INPUT FOR THIS TASK Start Marker

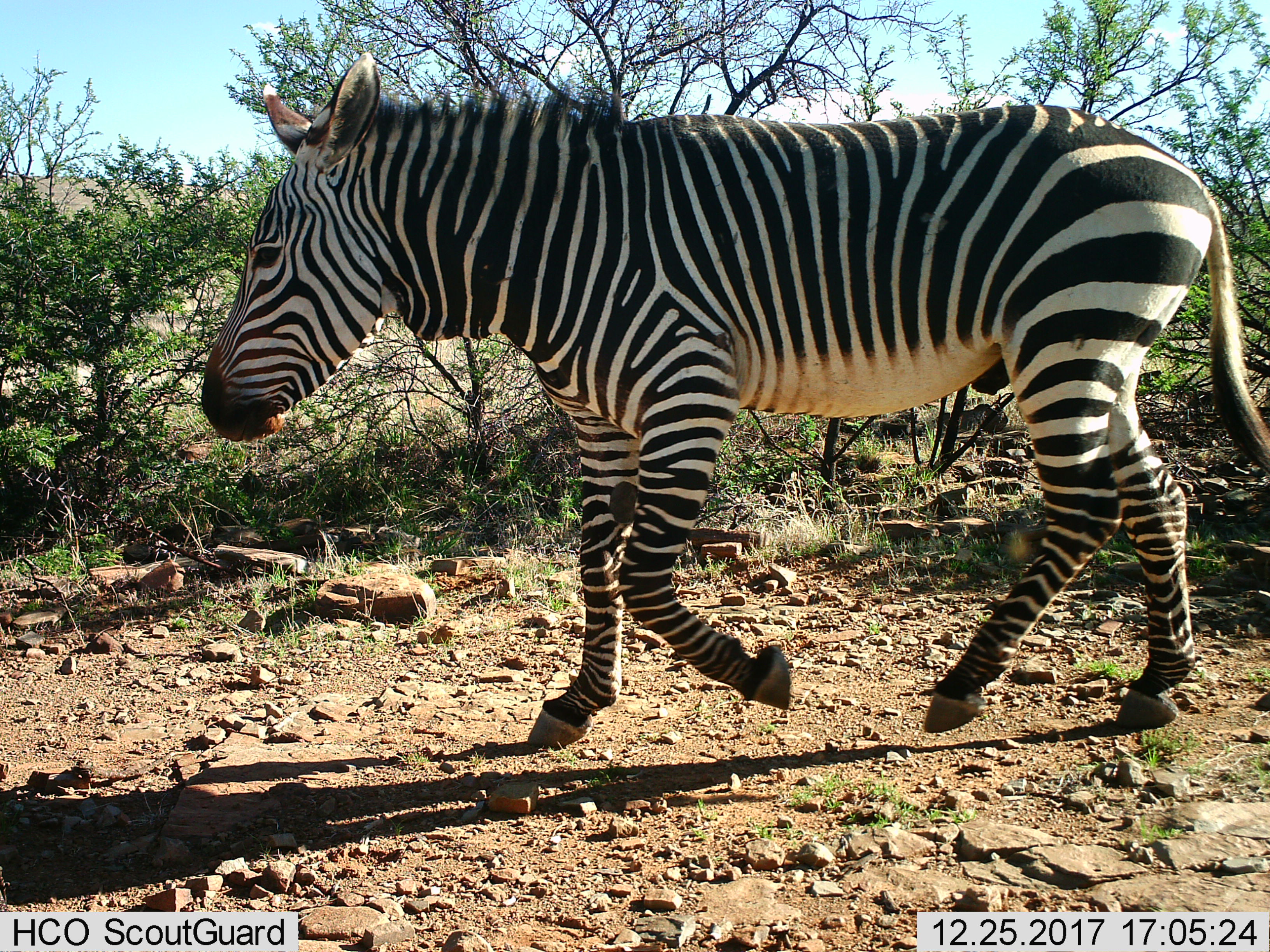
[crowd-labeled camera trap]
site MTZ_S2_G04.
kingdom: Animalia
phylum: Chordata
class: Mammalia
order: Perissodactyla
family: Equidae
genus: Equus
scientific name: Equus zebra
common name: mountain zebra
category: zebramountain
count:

INPUT FOR THIS TASK End Marker

**HOW TO COMPLETE THIS TASK**
The records are to be duplicated in full and exactly, with images left out.

**ANSWER TO THIS PROBLEM**
[crowd-labeled camera trap]
site MTZ_S2_G04.
kingdom: Animalia
phylum: Chordata
class: Mammalia
order: Perissodactyla
family: Equidae
genus: Equus
scientific name: Equus zebra
common name: mountain zebra
category: zebramountain
count:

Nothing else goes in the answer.